In this module, Chi-Square Tests, we discussed three different hypothesis tests using the chi-square test statistic:

• Goodness-of-fit for a one-way table
• Test of independence for a two-way table
• Test of homogeneity for a two-way table

### Goodness-of-Fit test for a One-Way Table

• In a goodness-of-fit test, we consider one population and one categorical variable.
• The goodness-of-fit test expands the z-test for a population proportion that we learned in Inference for One Proportion by looking at the distribution of proportions for all categories defined by the categorical variable.
• The goodness-of-fit test determines whether a set of categorical data comes from a claimed distribution. The null hypothesis is that the proportion in each category in the population has a specific distribution. The alternative hypothesis says that the proportions in the population are not distributed as stated in the null hypothesis.
• To test our hypotheses, we select a random sample from the population and gather data for one categorical variable.

### Test of Independence for a Two-Way Table

• In the test of independence, we consider one population and two categorical variables.
• In Probability and Probability Distribution, we learned that two events are independent if P(A|B) = P(A), but we did not pay attention to variability in the sample. With the chi-square test of independence, we have a method for deciding whether our observed P(A|B) is “too far” from our observed P(A) to infer independence in the population.
• The null hypothesis says the two variables are independent (or not associated). The alternative hypothesis says the two variables are dependent (or associated).
• To test our hypotheses, we select a single random sample and gather data for two different categorical variables.

### Test of Homogeneity for a Two-Way Table

• In the test of homogeneity we consider two or more populations (or two or more subgroups of a population) and a single categorical variable.
• The test of homogeneity expands on the test for a difference in two population proportions that we learned in Inference for Two Proportions by comparing the distribution of the categorical variable across multiple groups or populations.
• The null hypothesis says that the distribution of proportions for all categories is the same in each group or population. The alternative hypothesis says that the distributions differ.
• To test our hypotheses, we select a random sample from each population or subgroup independently. We gather data for one categorical variable.

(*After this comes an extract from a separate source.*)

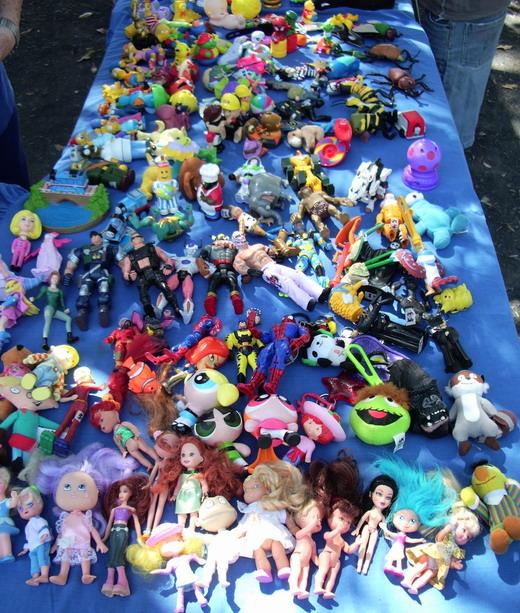 00908 toys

### The Chi-Square Test Statistic and Distribution

For all chi-square tests, the chi-square test statistic χ2 is the same. It measures how far the observed data are from the null hypothesis by comparing observed counts and expected counts. Expected counts are the counts we expect to see if the null hypothesis is true.

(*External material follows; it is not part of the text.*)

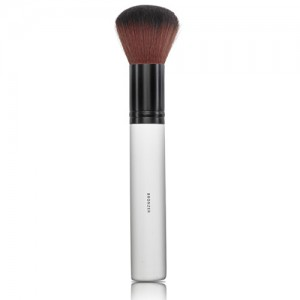 Lily Lolo Bronzer Brush for Mineral Make up - Vegan Friendly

${\chi }^{2}\text{}=\text{}∑\frac{{(\mathrm{observed}-\mathrm{expected})}^{2}}{\mathrm{expected}}$

The chi-square model is a family of curves that depend on degrees of freedom. For a one-way table the degrees of freedom equals (r – 1). For a two-way table, the degrees of freedom equals (r – 1)(c – 1). All chi-square curves are skewed to the right with a mean equal to the degrees of freedom.

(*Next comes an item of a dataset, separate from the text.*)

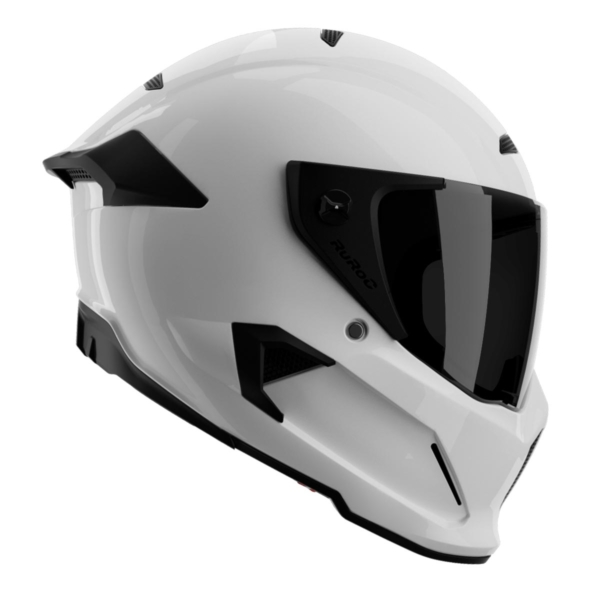 Ruroc Atlas 2.0 Ghost - 370€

A chi-square model is a good fit for the distribution of the chi-square test statistic only if the following conditions are met:

• The sample is randomly selected.
• All expected counts are 5 or greater.

If these conditions are met, we use the chi-square distribution to find the P-value. We use the same logic that we have used in all hypothesis tests to draw a conclusion based on the P-value. If the P-value is at least as small as the significance level, we reject the null hypothesis and accept the alternative hypothesis. The P-value is the likelihood that results from random samples have a χ2 value equal to or greater than that calculated from the data if the null hypothesis is true.